MY ALLERGY SCORE, LLC
PATIENT CONSENT FOR TELEHEALTH SERVICES
Last updated: May 6, 2024
Telehealth is the use of electronic and telecommunications technologies, including devices used for digital health, asynchronous and synchronous communications, or other methods, to support a range of medical care and public health services (“Telehealth”). Telehealth enables healthcare providers at different locations to share individual patient medical information for the purpose of improving patient care. Telehealth involves the transmission of health information via electronic communications (such as over the internet, through phones, and other electronic mediums), which may include:
Progress reports, assessments, or other intervention-related documents
Bio-physiological data transmitted electronically
Videos, pictures, text messages, audio, and any digital form of data
By acknowledging my consent below (or through any “I agree” button or prompt), by using the My Allergy App, or providing my data to generate a My Allergy Score, I understand and agree to the following:
I understand that My Allergy Score, LLC (“My Allergy”) provides through its My Allergy Score software application (“My Allergy App”) data services to users of My Allergy App, which collects, stores, processes, analyzes, and transmits health information to healthcare providers (“My Allergy Score”). I understand that My Allergy Score is transmitted to my healthcare provider through store and forward technology and my healthcare provider will not be physically present in the room with me.
The laws that protect the privacy and confidentiality of health and care information also apply to Telehealth. Information obtained during a Telehealth consultation that identifies me will not be given to anyone without my consent except for the purposes of treatment, billing, and healthcare operations. I understand that I have the right to inspect all information obtained and recorded in the course of a remote nursing interaction and I may receive copies of this information for a reasonable fee.

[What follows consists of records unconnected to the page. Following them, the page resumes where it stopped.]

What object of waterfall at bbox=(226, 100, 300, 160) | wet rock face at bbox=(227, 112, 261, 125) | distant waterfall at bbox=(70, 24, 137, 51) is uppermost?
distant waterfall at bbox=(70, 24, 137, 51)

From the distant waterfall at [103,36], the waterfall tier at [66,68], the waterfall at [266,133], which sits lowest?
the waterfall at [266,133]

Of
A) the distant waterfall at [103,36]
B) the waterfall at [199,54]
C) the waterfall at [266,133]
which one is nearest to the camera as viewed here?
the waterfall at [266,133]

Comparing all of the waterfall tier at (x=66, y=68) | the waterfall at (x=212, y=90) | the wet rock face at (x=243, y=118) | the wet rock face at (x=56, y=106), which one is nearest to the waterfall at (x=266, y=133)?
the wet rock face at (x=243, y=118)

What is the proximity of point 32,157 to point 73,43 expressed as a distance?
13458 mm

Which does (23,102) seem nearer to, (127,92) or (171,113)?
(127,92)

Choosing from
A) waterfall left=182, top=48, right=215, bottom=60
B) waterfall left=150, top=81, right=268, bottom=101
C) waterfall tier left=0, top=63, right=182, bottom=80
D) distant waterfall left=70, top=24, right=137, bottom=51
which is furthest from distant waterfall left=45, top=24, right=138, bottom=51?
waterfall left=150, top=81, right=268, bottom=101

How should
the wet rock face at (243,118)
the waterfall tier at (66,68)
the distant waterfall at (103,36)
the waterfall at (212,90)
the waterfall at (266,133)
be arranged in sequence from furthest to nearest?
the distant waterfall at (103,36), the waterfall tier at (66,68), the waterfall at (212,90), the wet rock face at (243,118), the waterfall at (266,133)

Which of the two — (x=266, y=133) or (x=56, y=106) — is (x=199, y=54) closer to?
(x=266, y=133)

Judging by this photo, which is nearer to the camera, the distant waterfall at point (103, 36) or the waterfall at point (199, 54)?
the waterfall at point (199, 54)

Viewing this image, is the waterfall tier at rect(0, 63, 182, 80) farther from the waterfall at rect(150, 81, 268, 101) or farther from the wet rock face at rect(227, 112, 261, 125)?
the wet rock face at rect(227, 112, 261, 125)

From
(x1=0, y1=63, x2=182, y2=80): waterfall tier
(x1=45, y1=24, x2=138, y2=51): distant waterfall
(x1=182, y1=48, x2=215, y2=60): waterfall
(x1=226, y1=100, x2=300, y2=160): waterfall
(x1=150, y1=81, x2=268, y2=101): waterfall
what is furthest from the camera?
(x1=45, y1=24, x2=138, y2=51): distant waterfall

As with any form of electronic communication, I understand that there are potential risks to the use of Telehealth technology, including but not limited to, interruptions, delays, unauthorized access, and other technical difficulties. I understand that either my healthcare provider or I may discontinue use of My Allergy App if the technical connections are not adequate.
I understand that I could seek an in-office medical consultation from a healthcare provider rather than use My Allergy App to track and report my allergy symptoms, and I am voluntarily choosing to participate in Telehealth.
Disruptions of signals or problems with Internet infrastructure may cause broadcast and reception problems that prevent effective transmission of users and consulting healthcare providers. I hereby release and hold harmless My Allergy and all members of my care team from any loss of data or information due to technical failures associated with Telehealth services and My Allergy App.
I understand and agree that health information gathered by My Allergy App and My Allergy Score may be the only source of health information used by medical professionals during the course of my evaluation and treatment at the time of my Telehealth, and that such professionals may not have access to my full medical record.
My healthcare information may be shared with others for scheduling or billing purposes.
In an emergency situation, I understand that the responsibility of my Telehealth healthcare provider may be to direct me to emergency medical services, such as an emergency room.
I have the right to withhold or withdraw consent to the use of Telehealth services at any time and revert back to traditional in-person clinic services. I understand that if I withdraw my consent for Telehealth, it will not affect any future services or care benefits to which I am entitled.
By acknowledging my consent below (or through any “I agree” button or prompt), by using the My Allergy App, or providing my data to generate a My Allergy Score, I understand and agree to the following:
I consent to my healthcare provider providing health care to me using Telehealth through My Allergy App
I have read and understood this form and/or had it explained to me
I understand the risks and benefits of Telehealth
I am at least 18 years of age or older
I have been given the opportunity to ask questions and that such questions have been answered to my satisfaction.